[PROBLEMS TO WORK ON]
1. In the passage on the Battle of Omdurman in art and song, who composed the lamentation that survived in Sudan's oral tradition?
2. Extend the passage on the Battle of Omdurman in art and song, picking up after its final sentence.

The subject of the battle made its appearance in several oil paintings later exhibited in Britain. In particular, the charge of the 21st Lancers held special appeal and several artists portrayed the scene including Stanley Berkeley, Robert Alexander Hillingford, Richard Caton Woodville, William Barnes Wollen, Gilbert S. Wright, Edward Mathew Hale, Capt. Adrian Jones, Major John C. Mathews, and Allan Stewart. The pictorial press covered the campaign extensively and employed several artists to record the events.

Although some among the press corps accompanying the army had film cameras, no footage was shot of the actual fighting. What was passed off as films of the battle, or preparations for it, were in fact spliced footage of barracks training or troop movements far from the front. Such films maintained their popularity for months in Britain and were succeeded by short features such as the fictional How Tommy Won the Victoria Cross: an Incident of the Soudan War (1899) in which English soldiers survive a 'dervish' ambush.

The victory, and especially the cavalry charge of the 21st Lancers, was soon celebrated by songs on the popular stage, including "What Will They Say in England? A Story of the Gallant 21st" by Orlando Powell (1867–1915) and Léonard Gautier's "The Heroic Charge of the 21st Lancers at the Battle of Omdurman", published complete with piano score (London: E. Donajowski, 1898). William McGonagall was also among those inspired to doggerel patriotism in a hastily produced broadside, "The battle of Omdurman: a new poem: composed September 1898", soon to be joined by the equally spontaneous verse of Henry Surtees, one of the uniformed participants, in his The March to Khartoum and Fall of Omdurman (1899). In the following year there appeared a more polished performance in Annie Moore's poetry collection, Omdurman and other verses.

In Sudan itself, the Khalifa had poets among his entourage, not all of whom were killed in the fighting, but much of their work was either destroyed by the British during systematic searches after the battle, or even by the poets themselves in fear of reprisal. Nevertheless, as part of the oral tradition there survived a lamentation by Wad Sa’d, who was an eye-witness of the defeat.

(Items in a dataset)
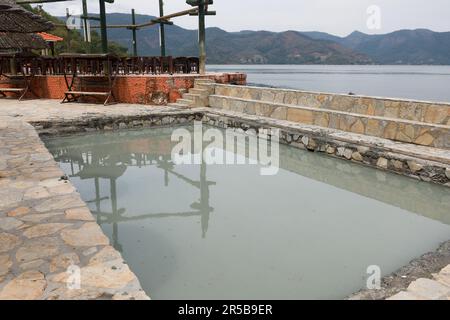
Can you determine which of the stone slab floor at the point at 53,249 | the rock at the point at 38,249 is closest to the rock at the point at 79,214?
the stone slab floor at the point at 53,249

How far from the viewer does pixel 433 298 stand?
2436mm

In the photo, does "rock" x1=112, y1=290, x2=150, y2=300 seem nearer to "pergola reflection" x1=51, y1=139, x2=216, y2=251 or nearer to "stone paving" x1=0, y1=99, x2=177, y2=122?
"pergola reflection" x1=51, y1=139, x2=216, y2=251

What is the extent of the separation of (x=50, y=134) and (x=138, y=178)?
3.69m

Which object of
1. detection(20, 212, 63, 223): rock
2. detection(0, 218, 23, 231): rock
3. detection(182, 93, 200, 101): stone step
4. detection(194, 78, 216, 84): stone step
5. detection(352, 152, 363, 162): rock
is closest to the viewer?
detection(0, 218, 23, 231): rock

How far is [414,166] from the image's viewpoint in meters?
5.52

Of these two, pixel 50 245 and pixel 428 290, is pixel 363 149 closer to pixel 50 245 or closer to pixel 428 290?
pixel 428 290

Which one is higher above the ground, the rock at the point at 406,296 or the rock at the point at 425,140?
the rock at the point at 425,140

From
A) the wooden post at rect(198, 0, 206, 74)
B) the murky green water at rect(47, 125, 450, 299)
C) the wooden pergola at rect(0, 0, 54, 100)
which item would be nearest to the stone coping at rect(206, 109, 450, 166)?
the murky green water at rect(47, 125, 450, 299)

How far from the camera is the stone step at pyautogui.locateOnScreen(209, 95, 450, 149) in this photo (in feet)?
19.8

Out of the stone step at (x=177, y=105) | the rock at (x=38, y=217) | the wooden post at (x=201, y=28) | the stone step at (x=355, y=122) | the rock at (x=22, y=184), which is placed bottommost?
the rock at (x=38, y=217)

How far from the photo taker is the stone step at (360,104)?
649 centimetres

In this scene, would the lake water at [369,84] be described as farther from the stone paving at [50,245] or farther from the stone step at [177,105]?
the stone paving at [50,245]

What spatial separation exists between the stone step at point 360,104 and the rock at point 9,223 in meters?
6.39

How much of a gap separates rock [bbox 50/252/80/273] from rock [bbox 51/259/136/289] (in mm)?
103
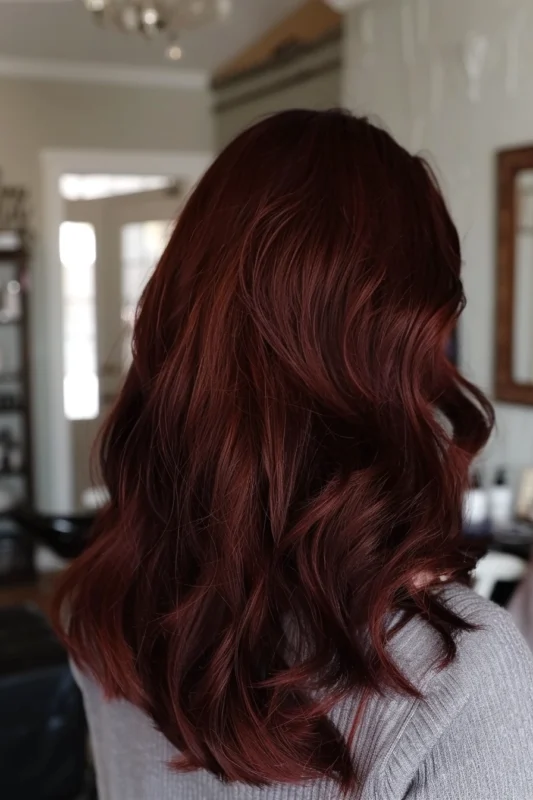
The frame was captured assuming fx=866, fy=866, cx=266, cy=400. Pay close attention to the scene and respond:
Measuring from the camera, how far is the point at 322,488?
64 cm

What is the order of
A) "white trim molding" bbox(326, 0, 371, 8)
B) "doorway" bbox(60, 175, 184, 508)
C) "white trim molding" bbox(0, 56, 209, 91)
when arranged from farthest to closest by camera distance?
1. "doorway" bbox(60, 175, 184, 508)
2. "white trim molding" bbox(0, 56, 209, 91)
3. "white trim molding" bbox(326, 0, 371, 8)

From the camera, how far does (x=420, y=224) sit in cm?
67

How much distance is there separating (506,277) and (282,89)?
169cm

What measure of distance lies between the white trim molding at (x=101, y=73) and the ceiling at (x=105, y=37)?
0.03 metres

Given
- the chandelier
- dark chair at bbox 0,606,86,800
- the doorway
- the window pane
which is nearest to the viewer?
dark chair at bbox 0,606,86,800

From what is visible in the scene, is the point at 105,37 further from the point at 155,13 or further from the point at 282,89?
the point at 155,13

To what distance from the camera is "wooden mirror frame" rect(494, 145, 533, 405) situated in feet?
7.38

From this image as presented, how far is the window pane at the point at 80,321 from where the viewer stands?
4551 millimetres

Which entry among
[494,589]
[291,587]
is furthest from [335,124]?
[494,589]

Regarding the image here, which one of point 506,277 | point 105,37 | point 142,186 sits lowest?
point 506,277

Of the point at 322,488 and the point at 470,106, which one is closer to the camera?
the point at 322,488

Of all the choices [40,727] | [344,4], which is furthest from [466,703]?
[344,4]

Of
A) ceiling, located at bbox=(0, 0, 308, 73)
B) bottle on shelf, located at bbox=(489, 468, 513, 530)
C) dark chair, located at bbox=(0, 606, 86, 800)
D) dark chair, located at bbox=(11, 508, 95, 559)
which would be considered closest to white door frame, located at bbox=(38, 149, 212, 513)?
ceiling, located at bbox=(0, 0, 308, 73)

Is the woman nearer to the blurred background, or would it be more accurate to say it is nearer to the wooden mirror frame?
the blurred background
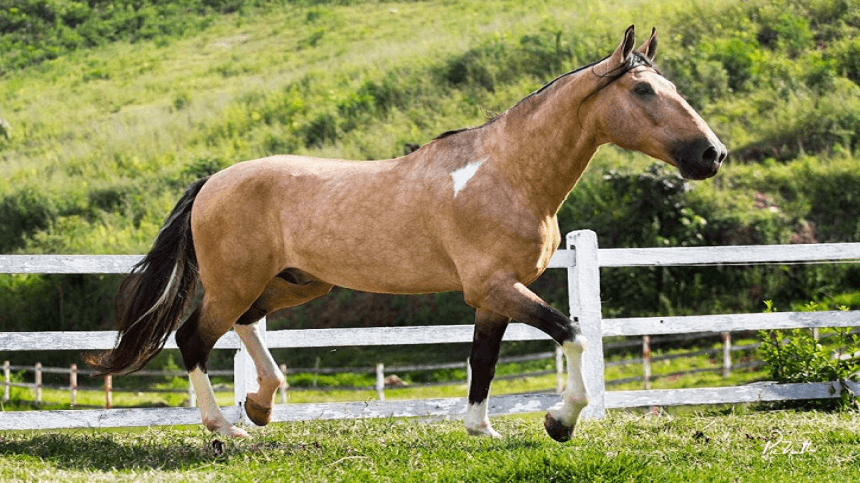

[YOUR RESPONSES]
1. Wad Sa’d, an eye-witness of the defeat.

2.
===Later fiction===
It was not long before a fictional account of the British military expedition appeared in G.A. Henty's series of adventure stories for boys. It was titled With Kitchener in the Soudan (1903) and included a description of the battle in chapter 14. It was also depicted in the climax of the 1939 film The Four Feathers and later as a short episode in the 1972 film Young Winston, where Churchill takes part in the charge of the 21st Lancers. About that period too, Lance Corporal Jones mentions his own participation in the battle during the comedy series Dad's Army.

The battle was later made an incident in a few 21st century novels. The Triumph of the Sun (2005) by Wilbur Smith concentrates mainly on the siege of Khartoum and the fate of the defeated, but carries the story through to Kitchener's campaign. The 2008 novel After Omdurman by John Ferry is also partly set during the 1898 re-conquest of Sudan, with the book's lead character, Evelyn Winters, playing a peripheral role in the fighting. The main focus of Jake Arnott's The Devil's Paintbrush (2009) is the life of Hector MacDonald but also includes the battle and Kitchener's railway-building drive through Sudan.